Skip to content

Leaking file descriptor / socket within DomainSocket tooling #32423

@knalli

Description

@knalli

This is the result of a long journey searching for a very strange leaking issue. I hope I have put everything together again, found the right address. Otherwise please ask for more details.

So, let's start of my finding: Probably this affects the component "buildpack" (unsure how you named this), but not the actual "main" framework/boot library system.

As far as I can say, I would say that the call chain of

# org.springframework.boot.buildpack.platform.socket
DomainSocket.get(String path)
-> LinuxDomainSocket(String path)
-> DomainSocket(String path)
-> #open(String path)

results into a resource leak under the condition the path does not exist. I can see there is native code involved, because the exception happens in the connect method:

Caused by: com.sun.jna.LastErrorException: [2] No such file or directory
 at com.github.dockerjava.transport.LinuxDomainSocket.connect(Native Method)
 at com.github.dockerjava.transport.LinuxDomainSocket.connect(LinuxDomainSocket.java:49)
 at com.github.dockerjava.transport.DomainSocket.open(DomainSocket.java:69)
 at com.github.dockerjava.transport.DomainSocket.<init>(DomainSocket.java:59)

========================

## [List of tasks]
- a) Swap "strange" for "unusual" and write out the issue report again. Begin at the words "Description" and stop after "-> DomainSocket(String path)".
- b) Carry on the issue report from its last line.
You won't need the listing after the issue report.

## [Provided data]

========================

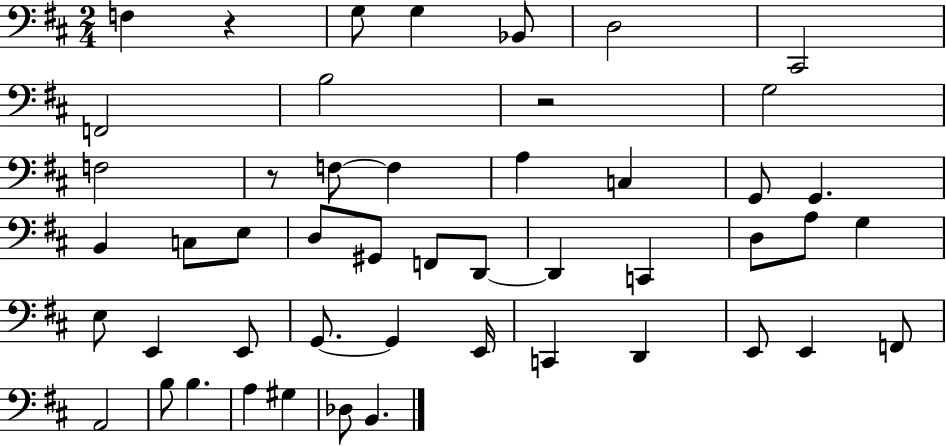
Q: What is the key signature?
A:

========================

## [Outputs in order]
- a)
Description

@knalli

This is the result of a long journey searching for a very unusual leaking issue. I hope I have put everything together again, found the right address. Otherwise please ask for more details.

So, let's start of my finding: Probably this affects the component "buildpack" (unsure how you named this), but not the actual "main" framework/boot library system.

As far as I can say, I would say that the call chain of

# org.springframework.boot.buildpack.platform.socket
DomainSocket.get(String path)
-> LinuxDomainSocket(String path)
-> DomainSocket(String path)

- b)
Yes, the package differs but it is only shaded (as far as I can say it is identical).

I have a demo provided at this repository.

// socket exist
BEGIN = Current open files: 70
Creating socket...
INIT = Current open files: 73
Closing socket..
EXIT = Current open files: 72

// socket does not exist
BEGIN = Current open files: 70
Creating socket...
Error: com.sun.jna.LastErrorException: [2] No such file or directory
INIT = Current open files: 73
No open socket
EXIT = Current open files: 73

Please have a look at the open files counter (which is based on the same as FileDescriptorMetrics).


I have found this class while searching for a leak when using the library docker-java which have included these classes (credits of Phil Webb left, so I found the origin here). Because you (the project) are the actual author, I guess this issue is better addresses here. If the finding is correct and/or we find a solution, I will follow-up for the required changes to them.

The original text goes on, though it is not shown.